On a muggy, Saturday evening in July, no one uses the front door. Matting down a path from the driveway to a stone patio, people enter shows at the Red Light District through the back, where aquamarine spotlights reflect off two big trees, and tomatoes and rhubarb grow out of pots on the patio. An eclectic group of twenty-somethings (many possibly older, but shrouded in thift-store fountain of youth) convened around lawn furniture, taking short drags from cigarettes. They all seem to know each other. After all, you only get to the Red Light District if you know how.

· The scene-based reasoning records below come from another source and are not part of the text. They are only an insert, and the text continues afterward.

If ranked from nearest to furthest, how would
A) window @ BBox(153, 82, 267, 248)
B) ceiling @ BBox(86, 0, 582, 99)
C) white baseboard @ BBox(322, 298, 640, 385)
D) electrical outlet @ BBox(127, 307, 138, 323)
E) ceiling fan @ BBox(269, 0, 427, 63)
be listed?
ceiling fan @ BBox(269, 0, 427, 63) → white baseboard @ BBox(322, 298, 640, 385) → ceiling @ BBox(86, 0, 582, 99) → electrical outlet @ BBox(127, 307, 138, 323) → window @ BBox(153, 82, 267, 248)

The back door swings open as sweaty humans shuffle in and out. Inside, the walls are doused with scarlet — it’s lighting that you’d see in a photography class dark room or Buffalo Bill’s basement. Plodding down the basement stairs requires assuredness, and once you’re there, you’re confronted with the mixed stench of lentils and onions, a brand of body odor that’s offensively hip. A small television plays a porno VHS, genitals thrusting in black and white as the tape skips a few frames.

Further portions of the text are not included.